* _Task details_
Restate the data word for word and leave the images out.

* _Supplied information_
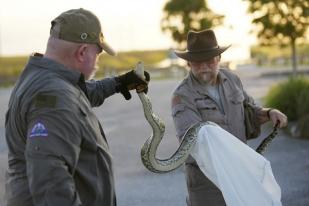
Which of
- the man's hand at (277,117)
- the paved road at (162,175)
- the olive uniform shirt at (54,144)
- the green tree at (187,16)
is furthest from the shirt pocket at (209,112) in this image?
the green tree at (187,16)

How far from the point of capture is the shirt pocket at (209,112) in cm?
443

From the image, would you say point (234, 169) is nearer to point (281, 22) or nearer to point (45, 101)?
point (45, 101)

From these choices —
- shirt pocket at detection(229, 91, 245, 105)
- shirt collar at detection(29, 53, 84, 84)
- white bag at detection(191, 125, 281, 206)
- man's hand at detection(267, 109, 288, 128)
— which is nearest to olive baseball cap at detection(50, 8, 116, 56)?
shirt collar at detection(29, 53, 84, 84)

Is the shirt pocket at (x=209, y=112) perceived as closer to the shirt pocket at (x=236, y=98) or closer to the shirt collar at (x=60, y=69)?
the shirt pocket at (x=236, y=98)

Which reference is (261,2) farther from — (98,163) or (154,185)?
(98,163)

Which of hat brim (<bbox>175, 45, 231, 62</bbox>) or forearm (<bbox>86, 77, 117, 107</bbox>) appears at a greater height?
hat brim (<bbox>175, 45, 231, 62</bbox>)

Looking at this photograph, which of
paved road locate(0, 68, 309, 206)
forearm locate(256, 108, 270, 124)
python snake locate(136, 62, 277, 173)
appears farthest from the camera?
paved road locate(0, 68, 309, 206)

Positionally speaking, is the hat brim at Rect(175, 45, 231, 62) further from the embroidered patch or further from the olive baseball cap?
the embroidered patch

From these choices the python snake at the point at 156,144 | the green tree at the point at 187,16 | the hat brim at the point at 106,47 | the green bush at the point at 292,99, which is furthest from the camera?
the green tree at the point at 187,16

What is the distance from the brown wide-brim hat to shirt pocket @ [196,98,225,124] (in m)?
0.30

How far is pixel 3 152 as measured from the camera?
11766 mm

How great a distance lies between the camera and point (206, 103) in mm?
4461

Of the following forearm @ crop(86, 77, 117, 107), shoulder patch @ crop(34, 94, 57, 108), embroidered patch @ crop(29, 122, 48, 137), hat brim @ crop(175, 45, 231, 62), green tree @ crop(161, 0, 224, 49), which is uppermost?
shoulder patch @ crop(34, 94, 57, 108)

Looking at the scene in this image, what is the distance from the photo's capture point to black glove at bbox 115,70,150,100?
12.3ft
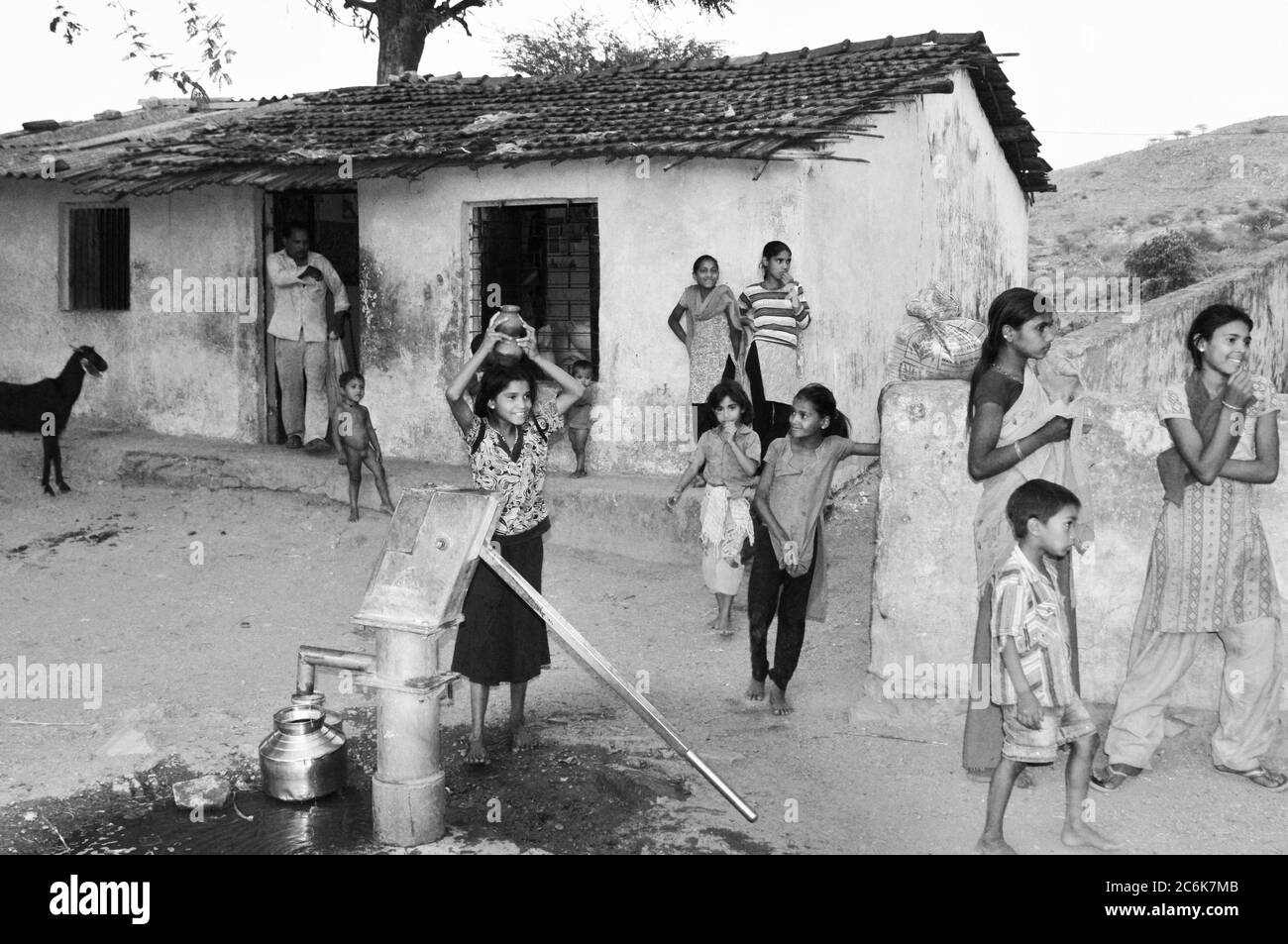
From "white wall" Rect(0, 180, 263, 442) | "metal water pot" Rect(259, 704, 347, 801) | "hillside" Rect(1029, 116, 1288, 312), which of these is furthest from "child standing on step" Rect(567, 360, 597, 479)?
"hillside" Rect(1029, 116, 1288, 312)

* _Exercise response_
Which of
- the man's hand at (277,117)
- the paved road at (162,175)
- the olive uniform shirt at (54,144)
- the green tree at (187,16)
is furthest from the shirt pocket at (209,112) in this image?
the green tree at (187,16)

How far from the point of capture is the shirt pocket at (209,112) in cm?
443

From the image, would you say point (234, 169) is nearer to point (281, 22) or nearer to point (45, 101)?
point (45, 101)

From these choices —
- shirt pocket at detection(229, 91, 245, 105)
- shirt collar at detection(29, 53, 84, 84)
- white bag at detection(191, 125, 281, 206)
- man's hand at detection(267, 109, 288, 128)
— which is nearest to olive baseball cap at detection(50, 8, 116, 56)?
shirt collar at detection(29, 53, 84, 84)

Is the shirt pocket at (x=209, y=112) perceived as closer to the shirt pocket at (x=236, y=98) or closer to the shirt collar at (x=60, y=69)?
the shirt pocket at (x=236, y=98)

Which reference is (261,2) farther from — (98,163) or (154,185)?
(98,163)

Which of hat brim (<bbox>175, 45, 231, 62</bbox>) or forearm (<bbox>86, 77, 117, 107</bbox>) appears at a greater height?
hat brim (<bbox>175, 45, 231, 62</bbox>)

Looking at this photograph, which of
paved road locate(0, 68, 309, 206)
forearm locate(256, 108, 270, 124)
python snake locate(136, 62, 277, 173)
appears farthest from the camera?
paved road locate(0, 68, 309, 206)

Positionally speaking, is the hat brim at Rect(175, 45, 231, 62) further from the embroidered patch or further from the olive baseball cap?
the embroidered patch

From these choices the python snake at the point at 156,144 | the green tree at the point at 187,16 | the hat brim at the point at 106,47 | the green bush at the point at 292,99, which is furthest from the camera?
the green tree at the point at 187,16

What is the distance from the brown wide-brim hat to shirt pocket @ [196,98,225,124] (in m)?
0.30

How far is pixel 3 152 as measured from the camera?
11766 mm

How great a distance lies between the camera and point (206, 103) in mm?
4461

Of the following forearm @ crop(86, 77, 117, 107), shoulder patch @ crop(34, 94, 57, 108), embroidered patch @ crop(29, 122, 48, 137), hat brim @ crop(175, 45, 231, 62), green tree @ crop(161, 0, 224, 49), which is uppermost?
shoulder patch @ crop(34, 94, 57, 108)

Looking at the scene in this image, what is the distance from the photo's capture point to black glove at bbox 115,70,150,100?
12.3ft
From "white wall" Rect(0, 180, 263, 442) | "metal water pot" Rect(259, 704, 347, 801) | "hillside" Rect(1029, 116, 1288, 312), which of these is furthest from "child standing on step" Rect(567, 360, 597, 479)?
"hillside" Rect(1029, 116, 1288, 312)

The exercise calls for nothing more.